▸ **Source records**:
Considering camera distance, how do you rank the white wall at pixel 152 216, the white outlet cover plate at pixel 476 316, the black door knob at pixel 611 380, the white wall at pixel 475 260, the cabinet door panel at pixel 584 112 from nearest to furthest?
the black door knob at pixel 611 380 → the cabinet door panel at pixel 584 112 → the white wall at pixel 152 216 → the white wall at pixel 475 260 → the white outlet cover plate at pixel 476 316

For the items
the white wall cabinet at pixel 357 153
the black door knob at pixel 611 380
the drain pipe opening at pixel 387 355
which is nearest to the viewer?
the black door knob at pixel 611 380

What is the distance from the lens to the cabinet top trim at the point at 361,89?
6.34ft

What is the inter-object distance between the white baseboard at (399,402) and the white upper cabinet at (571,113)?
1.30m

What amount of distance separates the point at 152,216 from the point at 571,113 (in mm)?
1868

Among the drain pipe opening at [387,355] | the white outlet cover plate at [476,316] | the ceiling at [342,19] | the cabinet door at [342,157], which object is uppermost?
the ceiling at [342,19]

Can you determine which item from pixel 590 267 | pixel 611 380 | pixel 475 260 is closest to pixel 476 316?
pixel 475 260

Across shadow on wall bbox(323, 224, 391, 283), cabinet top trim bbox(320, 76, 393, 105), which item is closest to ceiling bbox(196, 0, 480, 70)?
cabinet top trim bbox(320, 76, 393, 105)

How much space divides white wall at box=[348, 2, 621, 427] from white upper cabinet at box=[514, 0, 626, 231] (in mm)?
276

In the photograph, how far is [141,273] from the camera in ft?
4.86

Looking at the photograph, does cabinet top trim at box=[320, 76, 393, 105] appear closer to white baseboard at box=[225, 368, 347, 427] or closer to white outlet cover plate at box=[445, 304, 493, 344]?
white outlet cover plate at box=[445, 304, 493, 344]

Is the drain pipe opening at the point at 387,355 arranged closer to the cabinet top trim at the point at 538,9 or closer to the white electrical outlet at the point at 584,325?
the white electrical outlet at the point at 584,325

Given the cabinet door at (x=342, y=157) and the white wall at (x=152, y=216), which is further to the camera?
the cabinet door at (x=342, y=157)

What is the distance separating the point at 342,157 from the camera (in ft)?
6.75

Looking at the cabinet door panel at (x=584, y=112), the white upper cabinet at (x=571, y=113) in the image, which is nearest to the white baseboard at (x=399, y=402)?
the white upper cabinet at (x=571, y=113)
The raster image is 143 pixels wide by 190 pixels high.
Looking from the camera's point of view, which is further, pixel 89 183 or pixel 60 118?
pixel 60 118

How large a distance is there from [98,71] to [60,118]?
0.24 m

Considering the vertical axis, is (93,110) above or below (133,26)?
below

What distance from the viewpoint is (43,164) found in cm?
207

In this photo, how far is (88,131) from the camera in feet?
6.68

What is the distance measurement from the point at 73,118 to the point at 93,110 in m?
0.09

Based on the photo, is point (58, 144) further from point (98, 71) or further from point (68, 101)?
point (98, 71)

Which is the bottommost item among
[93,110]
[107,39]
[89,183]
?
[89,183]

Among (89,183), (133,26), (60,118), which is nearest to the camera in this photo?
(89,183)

▸ **Written exercise**:
Copy out all of the items above, swapping "camera" for "viewer" wherever it occurs and leaving everything else as it stands.

▸ **Correct output**:
Considering viewer distance, how do you rank the white wall at pixel 152 216, the white outlet cover plate at pixel 476 316, the black door knob at pixel 611 380, the white wall at pixel 475 260, the cabinet door panel at pixel 584 112 from nearest to furthest?
the black door knob at pixel 611 380 → the cabinet door panel at pixel 584 112 → the white wall at pixel 152 216 → the white wall at pixel 475 260 → the white outlet cover plate at pixel 476 316

For the items
the white wall cabinet at pixel 357 153
the black door knob at pixel 611 380
the drain pipe opening at pixel 387 355
which is nearest to the viewer?
the black door knob at pixel 611 380

What is the distance from the lens to the cabinet top trim at the point at 361,89?
6.34ft

What is the inter-object distance between the white baseboard at (399,402) and the white upper cabinet at (571,113)?
1.30m

What amount of distance separates the point at 152,216 from the point at 571,113 (in mm)?
1868

Among the drain pipe opening at [387,355] | the white outlet cover plate at [476,316] | the ceiling at [342,19] | the cabinet door at [342,157], which object is uppermost?
the ceiling at [342,19]

Can you determine which item from pixel 590 267 | pixel 611 380 | pixel 475 260 is closest to pixel 476 316?
pixel 475 260

Across shadow on wall bbox(323, 224, 391, 283), cabinet top trim bbox(320, 76, 393, 105), which item is closest to ceiling bbox(196, 0, 480, 70)?
cabinet top trim bbox(320, 76, 393, 105)

How much space divides white wall at box=[348, 2, 621, 427] from white upper cabinet at box=[514, 0, 626, 231] (in mm)?
276

In the photograph, how far is [141,273] from the viewer in ft?
4.86

Looking at the photograph, does cabinet top trim at box=[320, 76, 393, 105] appear closer to white baseboard at box=[225, 368, 347, 427] or closer to white outlet cover plate at box=[445, 304, 493, 344]?
white outlet cover plate at box=[445, 304, 493, 344]

Is the drain pipe opening at the point at 387,355 arranged closer to the cabinet top trim at the point at 538,9 or closer to the white electrical outlet at the point at 584,325?
the white electrical outlet at the point at 584,325

Given the cabinet door at (x=342, y=157) and the white wall at (x=152, y=216), which is further to the viewer?
the cabinet door at (x=342, y=157)

What is the distance separating the point at 342,157 from the viewer (in ft)?
6.75

Looking at the cabinet door panel at (x=584, y=112), the white upper cabinet at (x=571, y=113) in the image, which is nearest to the white baseboard at (x=399, y=402)?
the white upper cabinet at (x=571, y=113)
The raster image is 143 pixels wide by 190 pixels high.
Looking from the viewer's point of view, which is further, pixel 89 183 or pixel 60 118?
pixel 60 118

How large a distance is there from [98,71] to [60,118]?
0.24 m

Considering the vertical axis, is (93,110) above or below (133,26)?
below

What distance from the viewpoint is (43,164) found in cm?
207

In this photo, how far is (88,131) from the viewer in feet?
6.68

What is the distance measurement from the point at 73,118 to the point at 93,110 in m?
0.09

Based on the photo, is point (58, 144) further from point (98, 71) or further from point (68, 101)?
point (98, 71)

Which is the bottommost item among
[93,110]
[107,39]
[89,183]
?
[89,183]

Among (89,183), (133,26), (60,118), which is nearest to the viewer in this photo?
(89,183)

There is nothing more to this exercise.